When you embrace new technologies like big data and BYOD it adds more moving pieces to network monitoring and management. That’s why more IT departments are applying big data network analytics to help manage the data center itself.
Gartner has identified a new category of big data network analytics tools and services specificly adapted for the data center, IT Operations Analytics (ITOA).Vendors such as HP, IBM, BMC, and Microsoft are already developing ITOA tools using big data to manage the data center. Gartner predicts that ITO will become a central component of enterprise architectures for Global 2000 companies, and that one of every 10 dollars spent in IT Operations Management will be spent on ITOA tools and services.
This opens a new opportunity for VARs seeking new ways to market big data value to their data center customers.
Predictive Analytics Using Big Data
It’s logical that IT should use big data to manage data center problems created by big data. The exploding volume of data types crossing the network is rising at a phenomenal rate; faster than conventional network management tools can handle it. By harnessing big data to power big data network analytics, i.e. ITOA, IT managers can get a better perspective on network traffic patterns and identify concerns before they become problems.
ITOA provides a federated architecture that integrates operational intelligence with IT management tools such as alarm consoles, IT search tools, visualization systems, and forecasting applications. ITOA is especially valuable in six critical areas:
- Enhancing application and service modeling
- Identifying the root causes of performance problems
- Assessing the impact of potential performance problems
- Incident anticipation
- Capacity planning
- Developing network action plans
Real-Time Monitoring Anticipates Network Problems
What makes big data perfect for network analytics is real-time monitoring. ITOA finally offers true, predictive analytics that can identify performance problems before they happen, rather than waiting to report them after the fact.
The advantages of real-time big data network monitoring include:
- The ability to see the full application stack at a glance
- The ability to identify and prevent incidents before they happen
- Shorter response time to incidents using automated responses
Now, rather than generating mountains of statistics after an event occurs, big data network analytics generates a targeted, real-time warning pinpointing the exact problem.
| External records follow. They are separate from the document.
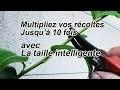 Multipliez vos récoltes de 2 à 10 fois avec la taille  vert ou taille d'été intelligente
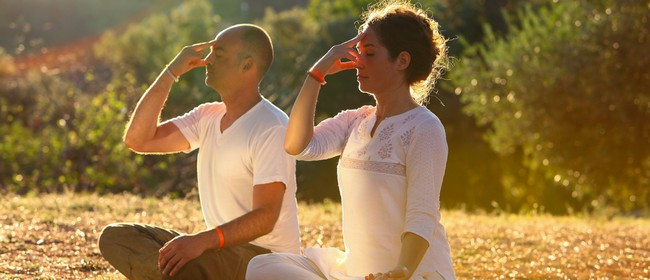 6-Week Yoga Course for Beginners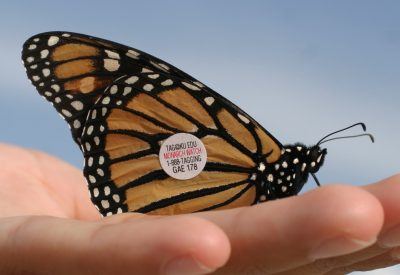 A tagged monarch is ready for release. Photo: Sam Bland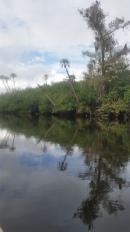 Loxahatchee River-31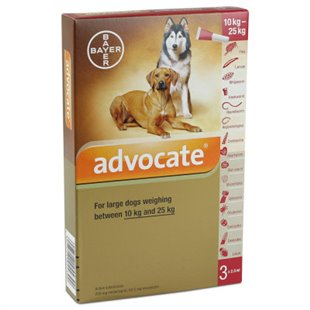 Advocate Spot on - Buy Discount Advocate for Dogs & Cats from Vet Dispense
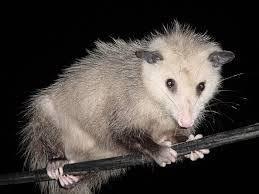 Kevin <b>Possum Judas</b> Mccafferty - Home | Facebook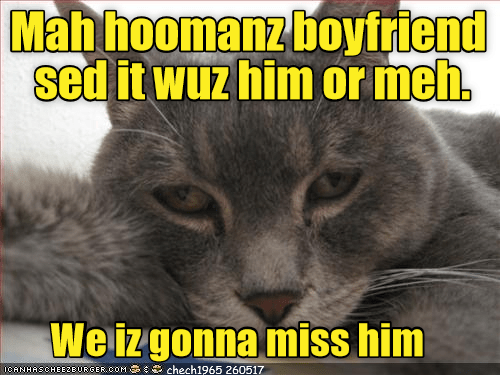 Cat - Mah hoomanz boyfriend sed it wuz him or meh. We iz gonna miss him ICANHASCHEEZBURGER.COM O chech1965 260517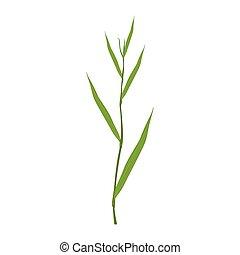 groene, vector, gras, zegge, illustratie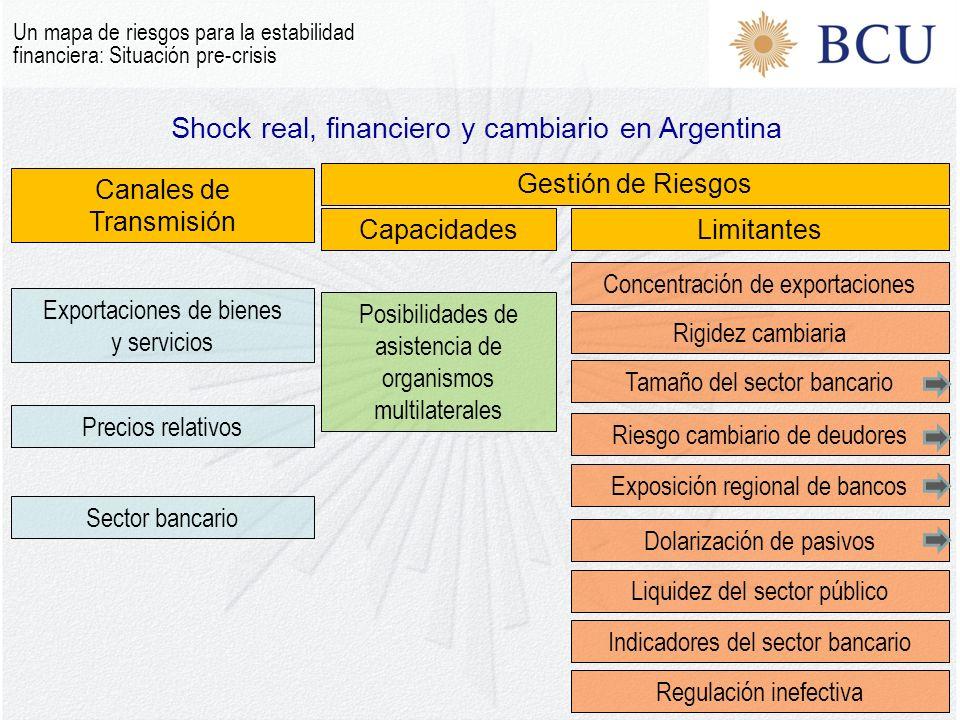 Shock real, financiero y cambiario en Argentina Un mapa de riesgos para la estabilidad financiera: Situación pre-crisis Canales de Transmisión Gestión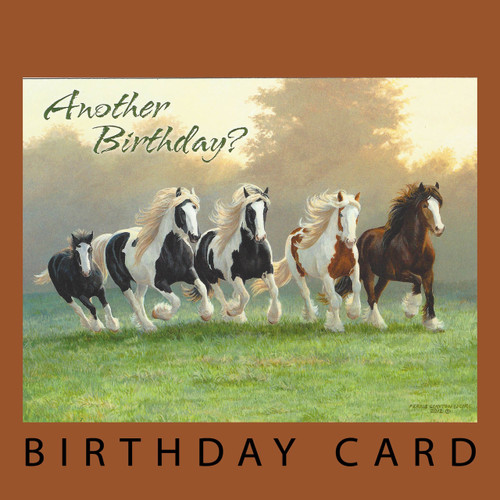 Horses horse cards everyday cards page 1 horse play birthday card by leanin tree square bookmarktalkfo Images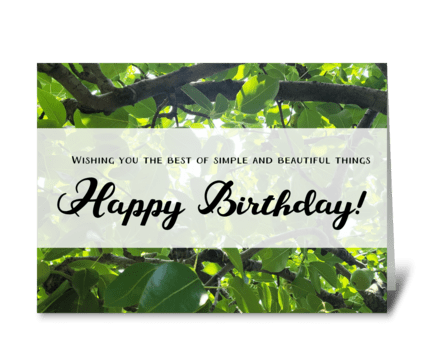Simple and beautiful birthday greeting card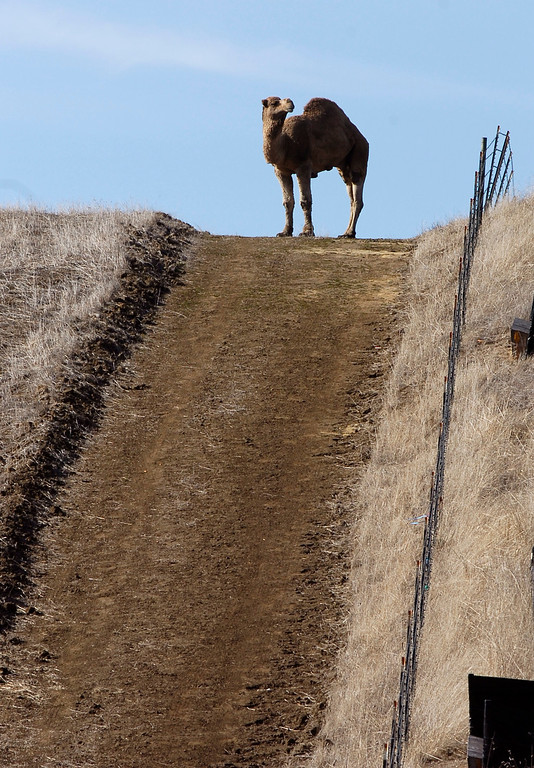 . Along Bailey Road, a road less traveled, motorists are treated to an uncommon sight of a camel as it takes in the view from the top of this hilltop on Jan. 3, 2012, in Bay Point, Calif. It is not known if this is the camel that got loose on Bailey Road on Tuesday, Feb. 5  (Susan Tripp Pollard/Staff Archives)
ITOA systems use pattern matching and analytics engines to power complex event processing (CEP), event logs, behavioral learning engines, and architecture discovery and mapping. The capture and analysis of data traffic patterns are used to monitor for pattern deviations. The variables can be very revealing, for example:
- ITOA can show real-time end user experience to test responsiveness, slow performance, and data availability
- Thresholds can be set for key performance indicators (KPIs), such as database IOPs, CPU utilization, or number of active connections
- ITOA delivers an accurate picture of application usage and normal load patterns that can be used as a baseline for enterprise performance
Six Areas Where ITOA Offers Insight
ITOA big data network analytics monitor status, events, and performance at the applications systems layer, monitoring for anomalies that could lead to performance issues, disrupted service, or network failures. The areas where ITOA monitoring seems most valuable are:
- Security – ITOA works in tandem with other security tools to identify data theft, malware, and attacks. Using real-time analytics you can intercept fraudulent transactions before they become transaction requests
- Endpoints – Network endpoints can be a weakness in enterprise security, particularly since there are so many to monitor. ITOA solves that problem by monitoring the entire network and automatically isolating any endpoints that seem to be a source of malicious activity
- Storage – Big data creates new storage demands requiring enterprise networks to have the elasticity to call on cloud storage and other resources on demand. ITOA can be invaluable in automating management of big data storage capacity
- Servers – In a virtualized environment like that used for big data, processing capacity has to have the same elasticity as storage. ITOA can manage virtualized servers to optimize performance
- Networks – Using big data network analytics you can get granularity into response times, arrival rates, and other metrics useful for capacity planning without having to add more diagnostic code to core applications
- Applications – ITOA provides a central architecture to monitor application performance, identifying root causes for performance problems
Big data for the data center offers a lot of promise in both predicting and automating network problems in a way we never dreamed of using conventional network management tools. Smart resellers are going to understand how to add ITOA to their big data skillset to bring customers to the next level of performance while they reap big data rewards.
Where do you see ITOA fitting into your service offering?